> The task
Reproduce the data verbatim, from its first line through the line containing "B7.4 flare at (94, 213)", both included, and leave out the pictures.

> Given data
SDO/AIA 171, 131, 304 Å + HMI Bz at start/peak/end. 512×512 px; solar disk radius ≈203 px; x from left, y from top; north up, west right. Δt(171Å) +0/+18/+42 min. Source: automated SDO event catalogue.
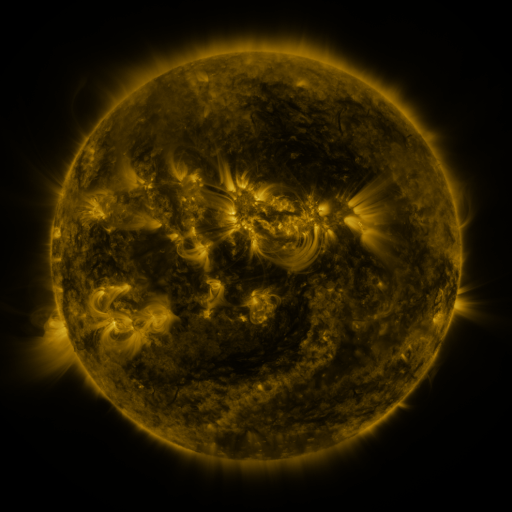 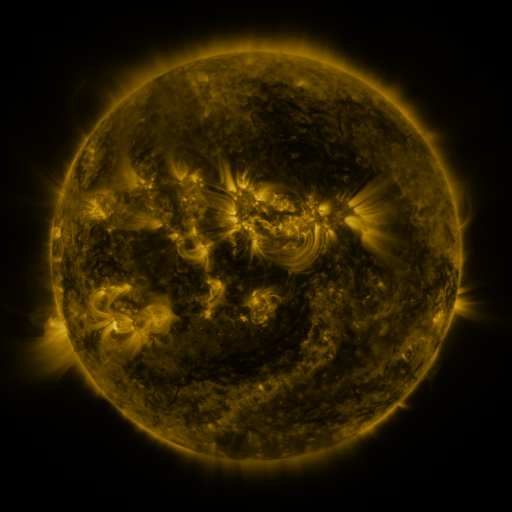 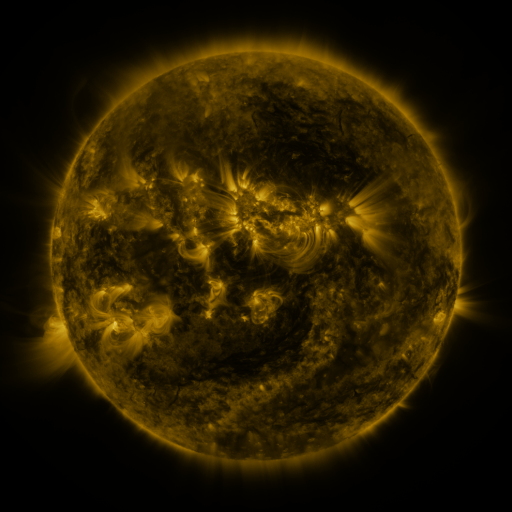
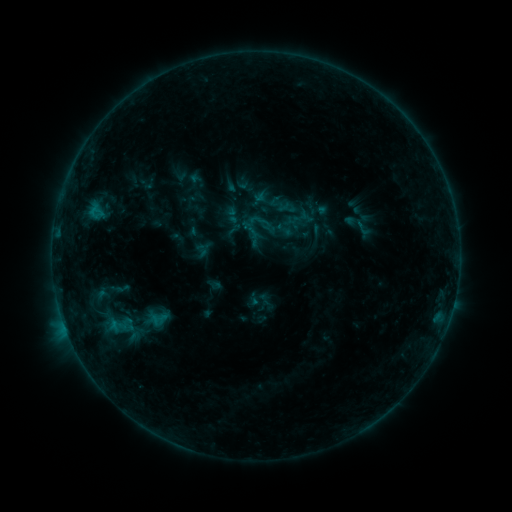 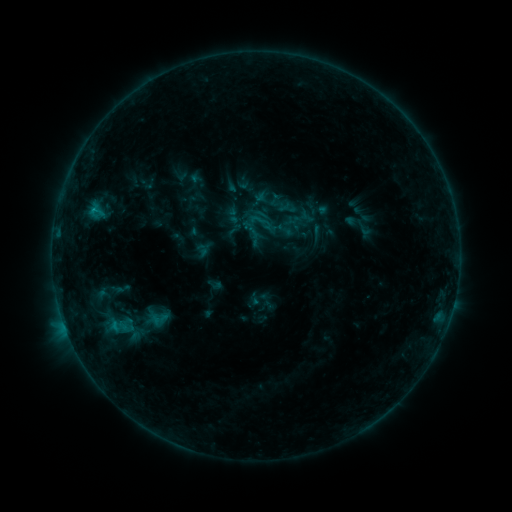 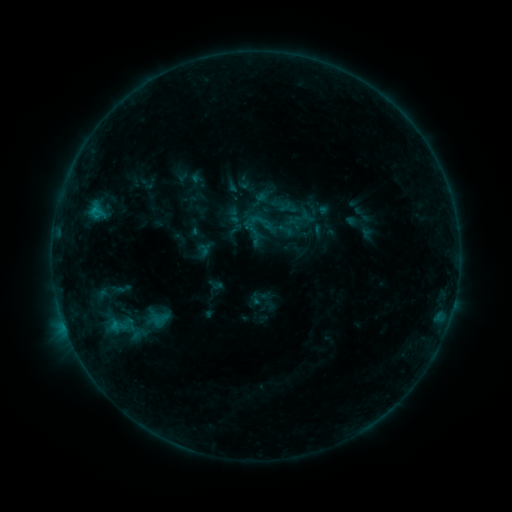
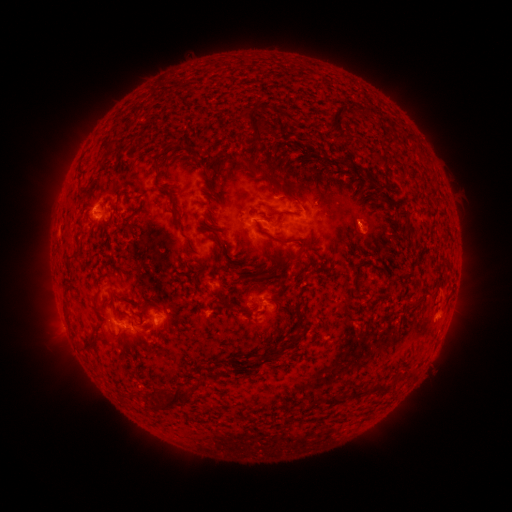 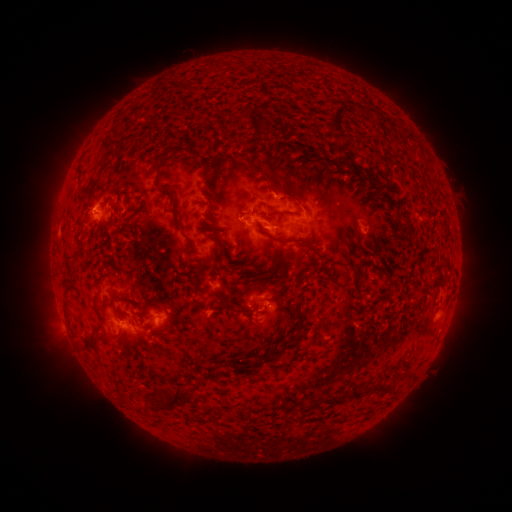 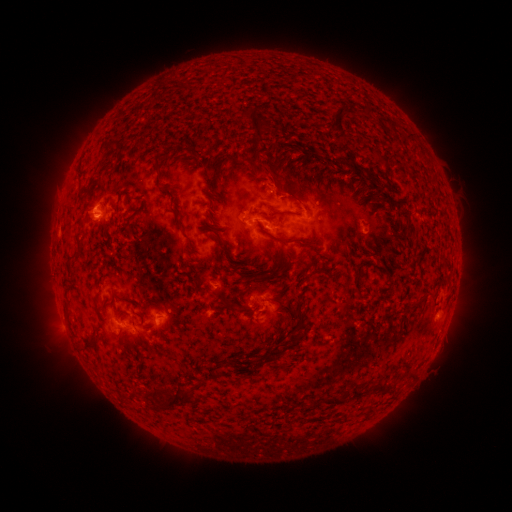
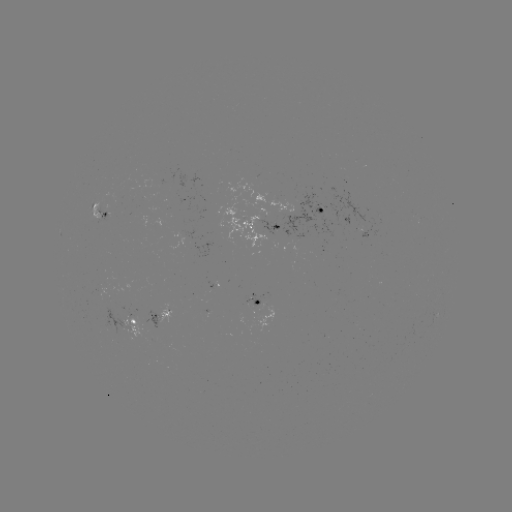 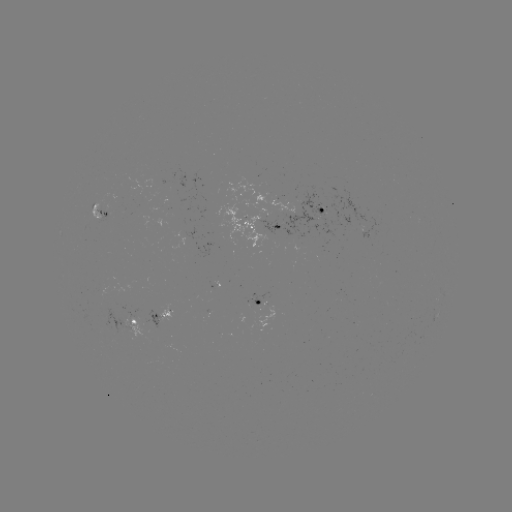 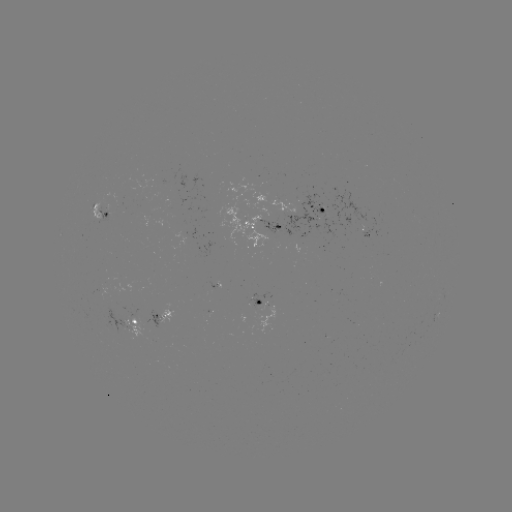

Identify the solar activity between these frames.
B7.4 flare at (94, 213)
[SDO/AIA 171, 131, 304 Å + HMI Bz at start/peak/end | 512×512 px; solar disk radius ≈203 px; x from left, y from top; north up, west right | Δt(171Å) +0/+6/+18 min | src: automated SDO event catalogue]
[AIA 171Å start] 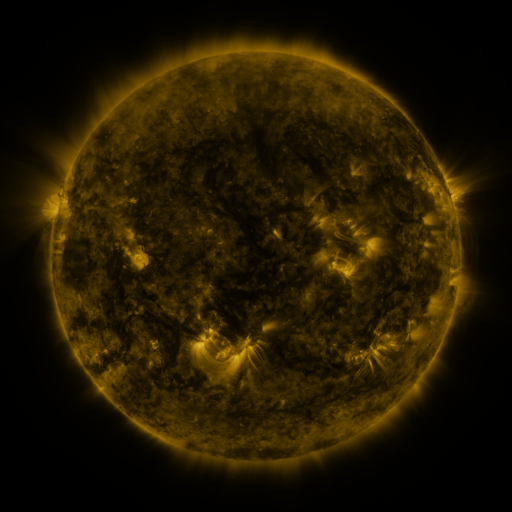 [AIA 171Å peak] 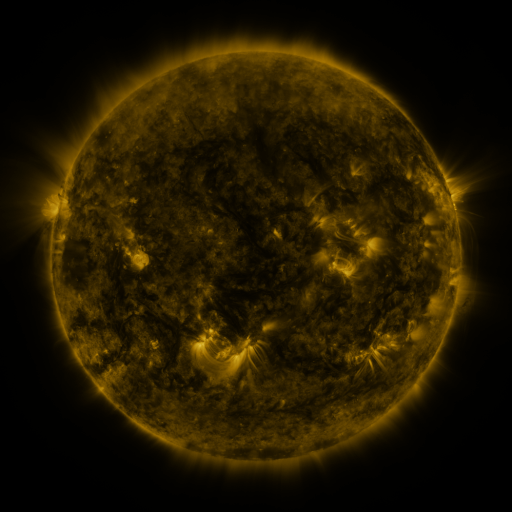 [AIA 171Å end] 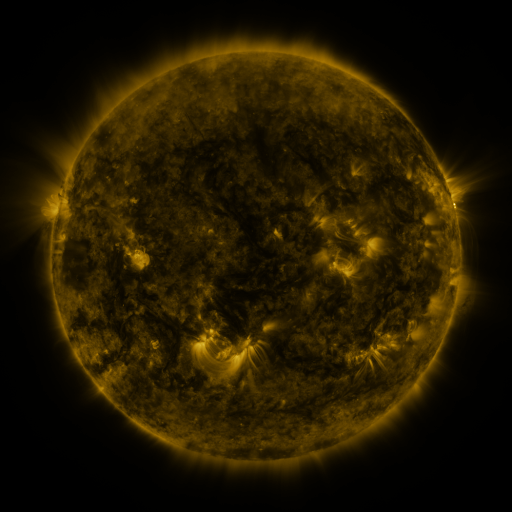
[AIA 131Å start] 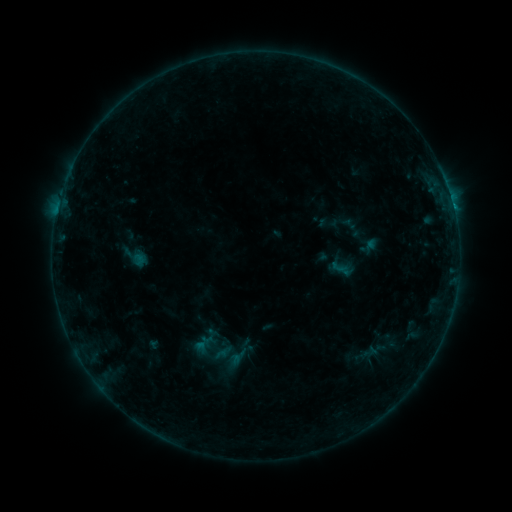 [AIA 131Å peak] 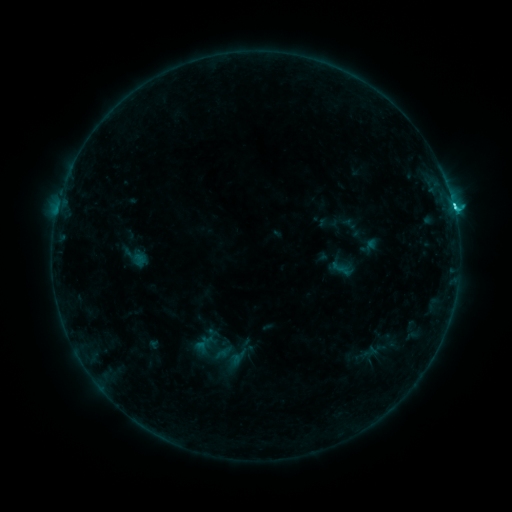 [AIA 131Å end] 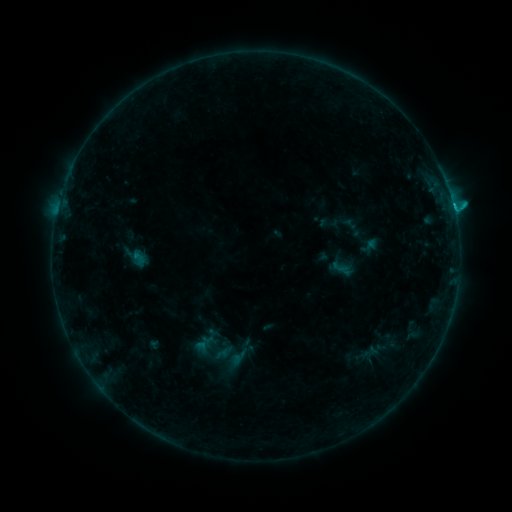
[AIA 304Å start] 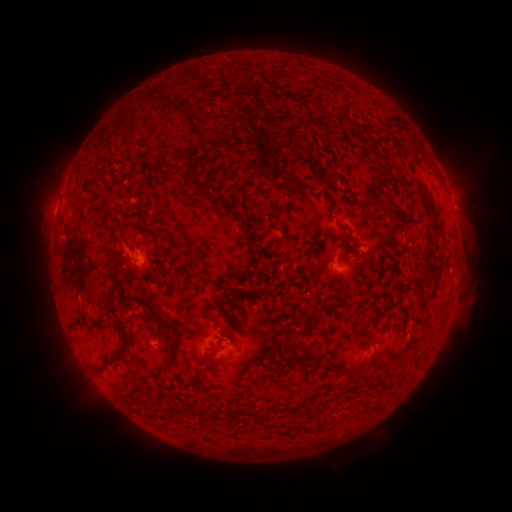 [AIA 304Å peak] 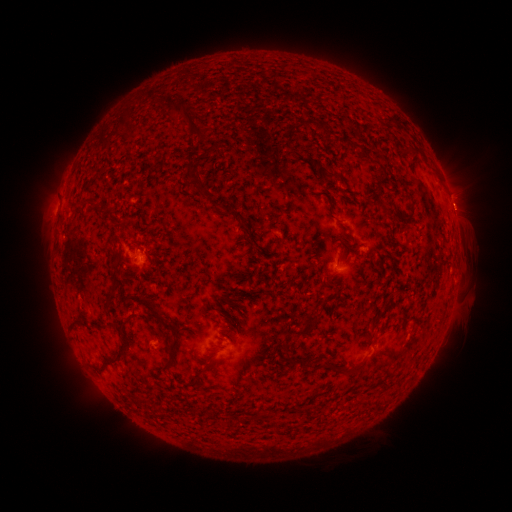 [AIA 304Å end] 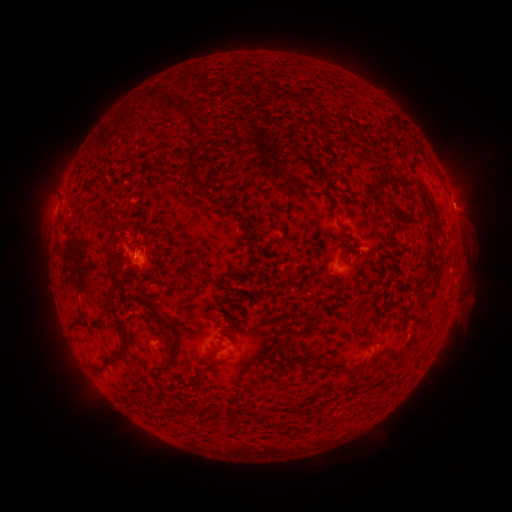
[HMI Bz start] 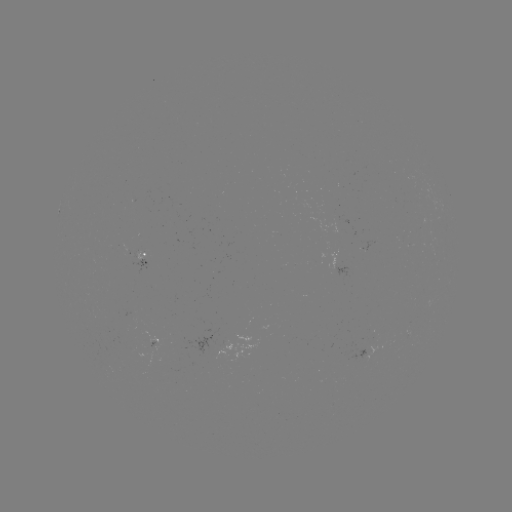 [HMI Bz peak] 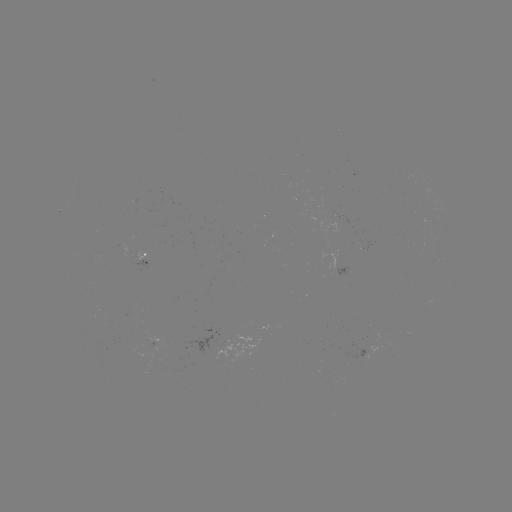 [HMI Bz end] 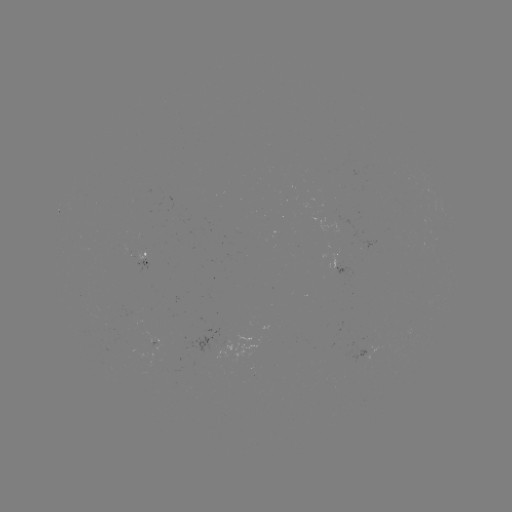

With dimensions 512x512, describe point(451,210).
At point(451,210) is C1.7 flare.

> Answer
SDO/AIA 171, 131, 304 Å + HMI Bz at start/peak/end. 512×512 px; solar disk radius ≈203 px; x from left, y from top; north up, west right. Δt(171Å) +0/+18/+42 min. Source: automated SDO event catalogue.

Identify the solar activity between these frames.
B7.4 flare at (94, 213)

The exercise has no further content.